In May 2024, the real estate company that bought the property obtained a business license from Kita Ward’s public health center to operate the building as a “simple lodging house” and began operations in July.

Residents in the neighborhood have filed a request with the ward for a review, demanding the license be revoked.

They claim “the living environment has changed drastically, and the mental strain is serious.”

A Kita Ward ordinance obliges businesses that operate lodging facilities to make efforts to inform nearby residents of their business in advance.

The purpose is to build a good relationship with residents.

However, the ordinance does not require business operators to obtain the residents’ “consent.”

An official of the public health center said as long as the requirements are met, the ward has no choice but to issue the business license.

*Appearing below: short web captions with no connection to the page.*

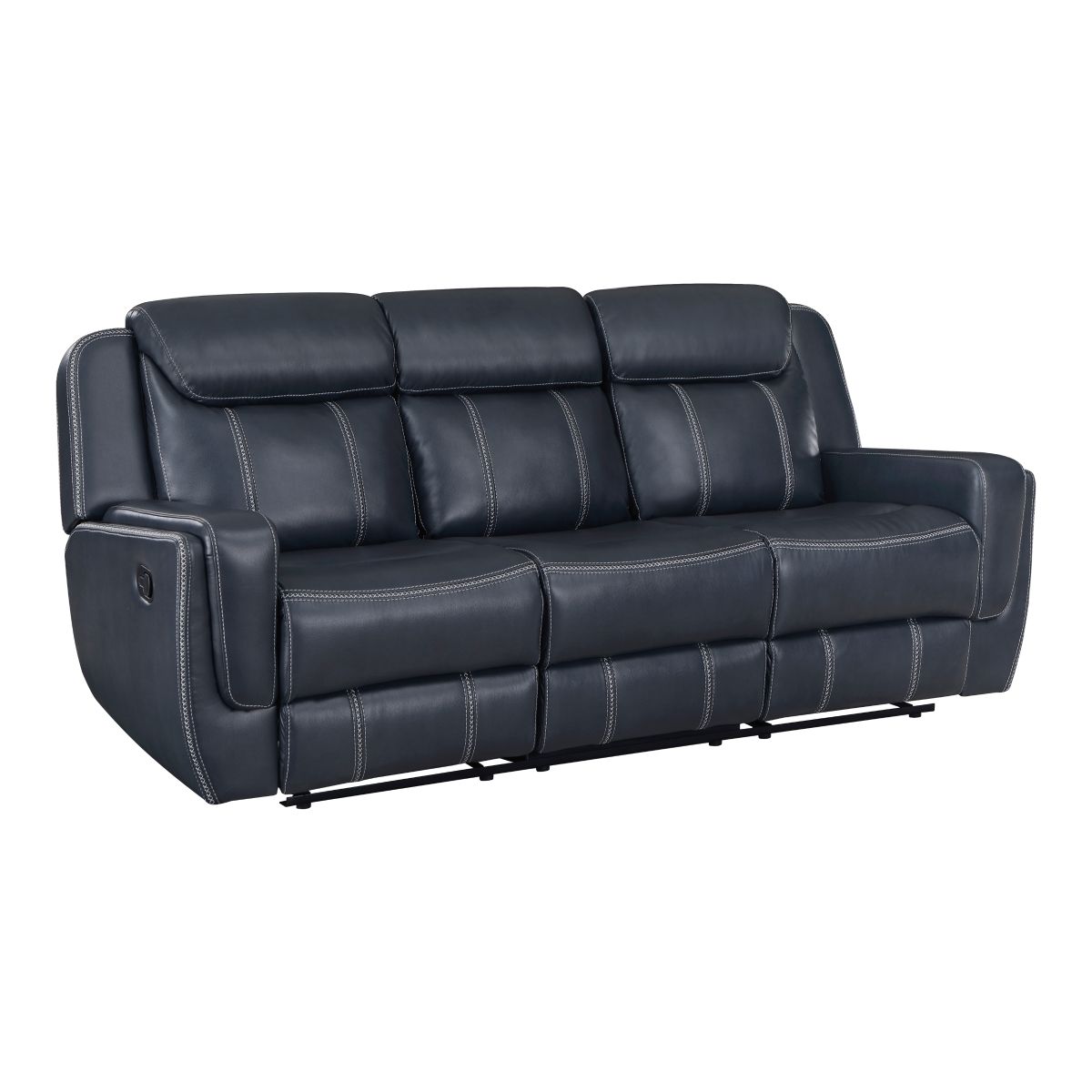 Littleton - Sofa & Loveseat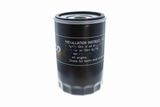 VAICO Oljefilter V10-0320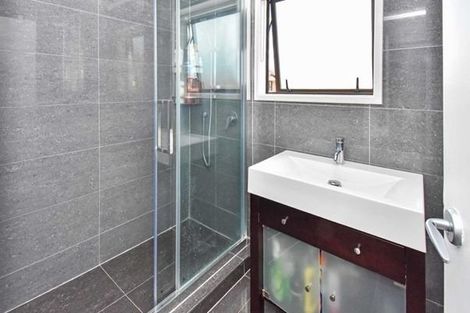 Photo of property in 2/104 Tui Road, Papatoetoe, Auckland, 2025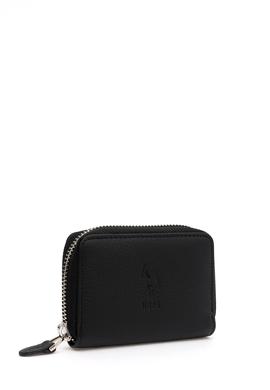 Erkek Siyah Kartlık - 50287156004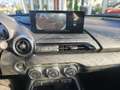 Mazda MX-5 1.5L SKYACTIV-G RWD Exclusive-line Blanc - thumbnail 14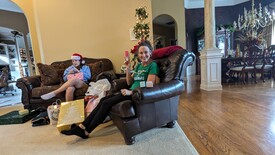 Wed 25 Dec 2024 09:59:28 AM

The center, which is located about 1.5 kilometers from the site, has received various complaints about the accommodation facility.

The official said the center has instructed the real estate company to “respond to requests as they come in.”

But the company is under no legal obligation to do so.

“We have to think from the standpoint of both residents and businesses, but there are limits to what (a local government) can do,” the official said.

The operator has not responded to requests from The Asahi Shimbun for an interview.

Hatami, the 87-year-old resident, indicated that people’s feelings were complicated in the area.

“We are not quarreling with the tourists themselves,” Hatami said.

At least one tourist at the facility said she hopes a solution can be reached.

“I would like to get along better with the locals,” the 33-year-old woman from France said.

Many residents expressed their desire for the facility to go “back to a normal apartment building.”

But that does not appear to be happening.

One resident said, “I guess we have to come to terms with our feelings somewhere and accept (it).”